WEBSITE BASICS -- Like Building a House
Building a website is a lot like building a house:
We need to settle on a set of house plans before we can get down to serious business on a new house. There are books full of house plans and there are thousands of website templates available at a very nominal price. You can hire an architect to draw up a set of house plans, and you can do much the same for a website if you want a really good professional looking design. The website architect need not be the person who builds the site. If you do hire a website architect (i.e. designer), it is important that you have a pretty good idea what you want before you do so. If you play the roll of architect, then draw up what you want on paper—or you can use Power Point, which is how this site was sketched initially. Use what ever approach works best for you.
When building a website, it is typical that the architect and contractor are the same person. It need not be that way. The person who is good at coding up the website may not be much of an artist.
Living In It
Church websites and houses are not worth much unless we live them. Somebody has to take out the garbage to keep the website cleaned up. Somebody has to bring home the groceries to keep the site current and up to date. The lawn needs mowing, the house needs painting and the website needs many of the same things done to it. We don't go live in the local hotel once the house has been built, we move in and live in it.
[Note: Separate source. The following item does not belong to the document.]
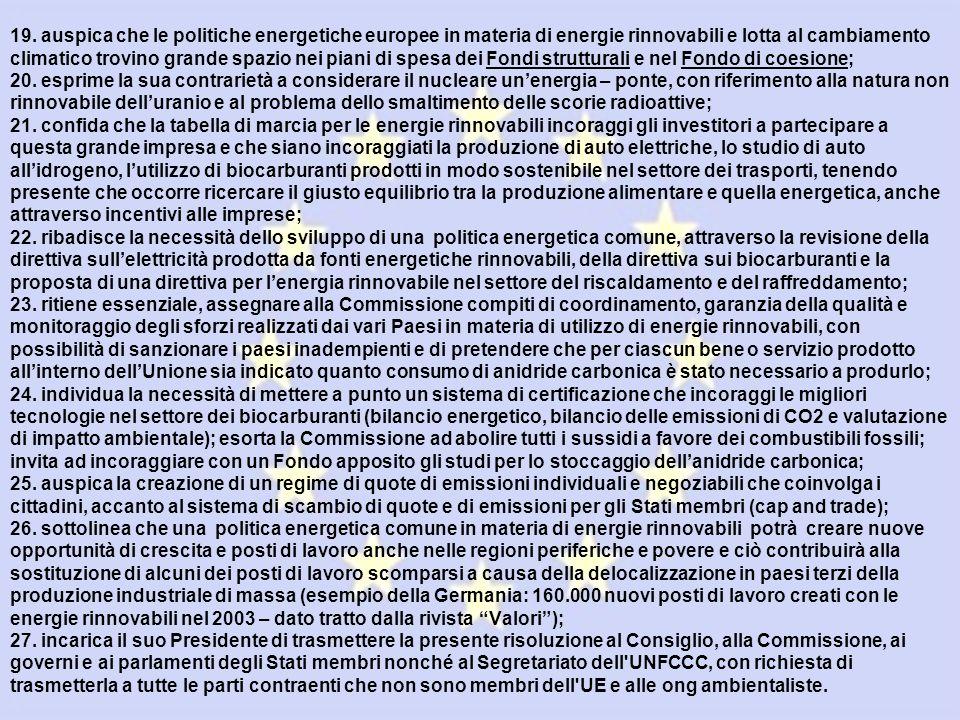 19. auspica che le politiche energetiche europee in materia di energie rinnovabili e lotta al cambiamento climatico trovino grande spazio nei piani di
So, don't forget that after you've hired somebody or a company to design and build your website, the local folks are going to end up living in it or abandoning it. The design must be simple enough for your church webmaster to take on. Or the content management system must be something the church office can happily work with. Even if you sign up for services that do everything for you, somebody or a team at the church needs to be calling out the necessary changes. Otherwise you can have a grand looking house, with all the lights on, but obviously nobody lives there.